If you tweak your definition to allow the Egyptian Product to contain duplicate fractions, there is an nice construction for representing any rational between $0$ and $1$ of the form $\frac{m}{n}$ as a Duplicated Egyptian Product with $O(\log{n})$ fractions. We can then perform deduplication on the result of this construction to obtain small Egyptian Products that fit your definition. In the worst case these Egyptian Products will have $O(n)$ fractions, but empirically it seems to result in $O(\log{n})$ fractions on average (a tighter analysis can be performed here). For describing this construction, I will start with the case of rationals of the form $\frac{1}{n}$ since the bound there is more straightforward, then extend it to all positive rationals between $0$ and $1$, and then describe the deduplication procedure.

A short Duplicated Egyptian Product for $\frac{1}{n}$ can be found via the shortest binary addition chain for $n$. In this chain, doubling steps correspond to multiplying by $\frac{1}{2}$, and incrementing steps (from $k$ to $k + 1$) correspond to multiplying by $\frac{k}{k + 1}$.

For example, consider the minimal binary addition chain for $23$: $$1, 2, 4, 5, 10, 11, 22, 23.$$ As a Duplicated Egyptian Product, this is: $$\frac{1}{2} \times \frac{1}{2} \times \frac{4}{5} \times \frac{1}{2} \times \frac{10}{11} \times \frac{1}{2} \times \frac{22}{23}.$$

This is asymptotically optimal as $n$ increases given that at least $O(\log{n})$ terms are required to make the product small enough. Deduplication will later blow this up to $O(n)$.
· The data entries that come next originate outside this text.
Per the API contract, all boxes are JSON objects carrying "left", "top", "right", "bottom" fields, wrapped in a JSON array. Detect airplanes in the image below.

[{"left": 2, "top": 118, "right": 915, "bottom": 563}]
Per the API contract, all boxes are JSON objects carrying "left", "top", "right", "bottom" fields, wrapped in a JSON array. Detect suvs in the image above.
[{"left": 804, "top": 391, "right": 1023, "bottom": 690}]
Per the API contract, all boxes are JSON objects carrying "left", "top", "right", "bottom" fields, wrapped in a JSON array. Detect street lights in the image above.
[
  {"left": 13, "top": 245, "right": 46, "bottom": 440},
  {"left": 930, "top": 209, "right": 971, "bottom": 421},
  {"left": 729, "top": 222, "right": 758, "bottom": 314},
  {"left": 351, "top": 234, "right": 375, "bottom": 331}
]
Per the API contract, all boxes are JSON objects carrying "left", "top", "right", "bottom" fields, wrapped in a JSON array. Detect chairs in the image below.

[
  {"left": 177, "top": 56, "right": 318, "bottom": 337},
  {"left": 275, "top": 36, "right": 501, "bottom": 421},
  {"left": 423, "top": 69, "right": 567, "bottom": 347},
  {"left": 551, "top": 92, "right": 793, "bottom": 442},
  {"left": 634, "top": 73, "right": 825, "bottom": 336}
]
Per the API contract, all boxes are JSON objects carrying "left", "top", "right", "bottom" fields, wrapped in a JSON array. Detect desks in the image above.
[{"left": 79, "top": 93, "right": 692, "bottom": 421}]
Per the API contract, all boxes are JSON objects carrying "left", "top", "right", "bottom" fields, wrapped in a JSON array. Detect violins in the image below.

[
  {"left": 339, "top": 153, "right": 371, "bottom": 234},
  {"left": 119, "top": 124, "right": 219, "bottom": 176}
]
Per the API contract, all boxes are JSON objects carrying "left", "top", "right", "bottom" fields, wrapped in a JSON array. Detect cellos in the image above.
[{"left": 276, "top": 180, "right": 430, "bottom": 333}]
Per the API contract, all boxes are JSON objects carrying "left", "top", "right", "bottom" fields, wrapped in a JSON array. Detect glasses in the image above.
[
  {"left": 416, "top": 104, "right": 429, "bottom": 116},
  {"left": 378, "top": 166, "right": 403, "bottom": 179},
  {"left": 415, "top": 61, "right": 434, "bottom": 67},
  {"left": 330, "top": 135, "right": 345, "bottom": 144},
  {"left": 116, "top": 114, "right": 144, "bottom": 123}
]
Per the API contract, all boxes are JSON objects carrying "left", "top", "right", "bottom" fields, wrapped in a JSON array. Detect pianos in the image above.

We can extend this idea to all positive positive rationals: $\frac{m}{n}$ (with $0 < m < n$) by considering the shortest binary addition chain starting at $m$ and ending at $n$. In this case, to achieve a logarithmic upper bound on the fractions, we will need to perform additional transformations on the resulting Duplicated Egyptian Product.

For example, consider the rational $\frac{6}{17}$. The minimal binary addition chain from $6$ to $17$ is: $$6, 7, 8, 16, 17.$$ As an Deduplicated Egyptian Product, this is: $$\frac{1}{2} \times \frac{6}{7} \times \frac{7}{8} \times \frac{16}{17}.$$ Here were can observe that $\frac{6}{7} \times \frac{7}{8} = \frac{3}{4}$ and can simplify our product to just $3$ terms.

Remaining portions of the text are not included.